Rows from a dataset
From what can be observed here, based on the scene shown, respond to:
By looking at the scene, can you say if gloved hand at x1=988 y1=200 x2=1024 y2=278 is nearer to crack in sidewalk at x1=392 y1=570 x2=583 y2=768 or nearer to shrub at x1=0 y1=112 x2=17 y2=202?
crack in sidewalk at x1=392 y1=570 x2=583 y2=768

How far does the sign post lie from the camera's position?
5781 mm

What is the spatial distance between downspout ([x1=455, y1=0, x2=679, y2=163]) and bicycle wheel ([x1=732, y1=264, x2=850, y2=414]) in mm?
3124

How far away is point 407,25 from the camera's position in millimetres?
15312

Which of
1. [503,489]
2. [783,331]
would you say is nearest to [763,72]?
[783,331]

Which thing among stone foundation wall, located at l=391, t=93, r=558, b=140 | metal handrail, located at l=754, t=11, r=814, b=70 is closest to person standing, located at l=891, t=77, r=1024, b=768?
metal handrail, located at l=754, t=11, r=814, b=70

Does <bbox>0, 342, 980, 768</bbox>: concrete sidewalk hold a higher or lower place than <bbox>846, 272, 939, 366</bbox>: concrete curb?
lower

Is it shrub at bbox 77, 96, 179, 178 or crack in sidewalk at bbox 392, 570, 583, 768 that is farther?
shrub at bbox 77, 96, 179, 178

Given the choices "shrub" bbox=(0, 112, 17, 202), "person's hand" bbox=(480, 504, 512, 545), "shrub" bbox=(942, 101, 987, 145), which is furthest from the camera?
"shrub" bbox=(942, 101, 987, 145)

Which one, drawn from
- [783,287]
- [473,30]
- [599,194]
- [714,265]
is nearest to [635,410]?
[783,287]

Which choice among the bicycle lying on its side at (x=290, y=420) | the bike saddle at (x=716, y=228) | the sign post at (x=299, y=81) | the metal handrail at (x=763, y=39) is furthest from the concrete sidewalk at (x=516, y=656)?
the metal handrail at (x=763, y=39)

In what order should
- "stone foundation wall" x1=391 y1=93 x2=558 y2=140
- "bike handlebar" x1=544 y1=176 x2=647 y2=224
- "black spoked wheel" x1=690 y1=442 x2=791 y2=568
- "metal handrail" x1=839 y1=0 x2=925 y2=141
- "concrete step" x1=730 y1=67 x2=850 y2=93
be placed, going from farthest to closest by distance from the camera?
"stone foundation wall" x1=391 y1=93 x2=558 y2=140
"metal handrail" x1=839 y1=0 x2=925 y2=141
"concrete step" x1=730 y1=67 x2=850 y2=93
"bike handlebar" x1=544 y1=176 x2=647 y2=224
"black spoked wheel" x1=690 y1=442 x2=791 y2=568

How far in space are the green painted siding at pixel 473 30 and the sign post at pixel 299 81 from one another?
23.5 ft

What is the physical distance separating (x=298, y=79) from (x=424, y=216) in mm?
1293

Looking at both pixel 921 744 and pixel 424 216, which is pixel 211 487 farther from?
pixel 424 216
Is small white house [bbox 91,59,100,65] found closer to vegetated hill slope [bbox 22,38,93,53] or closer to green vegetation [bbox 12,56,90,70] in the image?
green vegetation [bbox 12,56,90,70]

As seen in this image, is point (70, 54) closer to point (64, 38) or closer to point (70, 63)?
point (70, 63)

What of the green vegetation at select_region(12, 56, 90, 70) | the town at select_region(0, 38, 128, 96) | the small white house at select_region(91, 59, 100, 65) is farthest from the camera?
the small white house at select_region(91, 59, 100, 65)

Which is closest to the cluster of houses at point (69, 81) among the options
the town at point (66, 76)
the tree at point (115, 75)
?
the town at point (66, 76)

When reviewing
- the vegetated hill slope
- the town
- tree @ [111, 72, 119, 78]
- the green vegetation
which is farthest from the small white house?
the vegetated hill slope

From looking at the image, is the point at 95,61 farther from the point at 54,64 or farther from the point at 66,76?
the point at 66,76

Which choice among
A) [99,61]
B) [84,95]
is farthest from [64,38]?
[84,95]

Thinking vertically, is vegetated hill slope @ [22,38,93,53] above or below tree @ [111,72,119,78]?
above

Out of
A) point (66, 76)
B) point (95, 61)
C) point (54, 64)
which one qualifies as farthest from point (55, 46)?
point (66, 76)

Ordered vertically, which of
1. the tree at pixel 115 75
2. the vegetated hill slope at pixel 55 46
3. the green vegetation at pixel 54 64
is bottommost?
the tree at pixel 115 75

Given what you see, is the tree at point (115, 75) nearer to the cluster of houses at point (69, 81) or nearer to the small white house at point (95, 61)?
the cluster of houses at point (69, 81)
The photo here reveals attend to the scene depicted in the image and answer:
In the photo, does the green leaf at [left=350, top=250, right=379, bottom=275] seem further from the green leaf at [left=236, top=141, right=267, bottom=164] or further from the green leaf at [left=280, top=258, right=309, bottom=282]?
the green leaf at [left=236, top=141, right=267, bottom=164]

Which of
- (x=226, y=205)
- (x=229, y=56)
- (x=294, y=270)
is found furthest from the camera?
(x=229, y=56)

■ **Task description**
Copy out the lines of the records verbatim, starting at the line containing "Ordered vertically, which of" and continuing through the last line of the records, including both ends.

■ **Solution to this exercise**
Ordered vertically, which of
1. the tree at pixel 115 75
2. the vegetated hill slope at pixel 55 46
3. the green vegetation at pixel 54 64
is bottommost?
the tree at pixel 115 75

Given what you see, is the tree at point (115, 75) nearer to the cluster of houses at point (69, 81) or nearer to the small white house at point (95, 61)?
the cluster of houses at point (69, 81)
The photo here reveals attend to the scene depicted in the image and answer:
In the photo, does the green leaf at [left=350, top=250, right=379, bottom=275] seem further from the green leaf at [left=236, top=141, right=267, bottom=164] or further from the green leaf at [left=280, top=258, right=309, bottom=282]?
the green leaf at [left=236, top=141, right=267, bottom=164]

Which of
- (x=226, y=205)
- (x=229, y=56)
- (x=294, y=270)
is found furthest from the camera?
(x=229, y=56)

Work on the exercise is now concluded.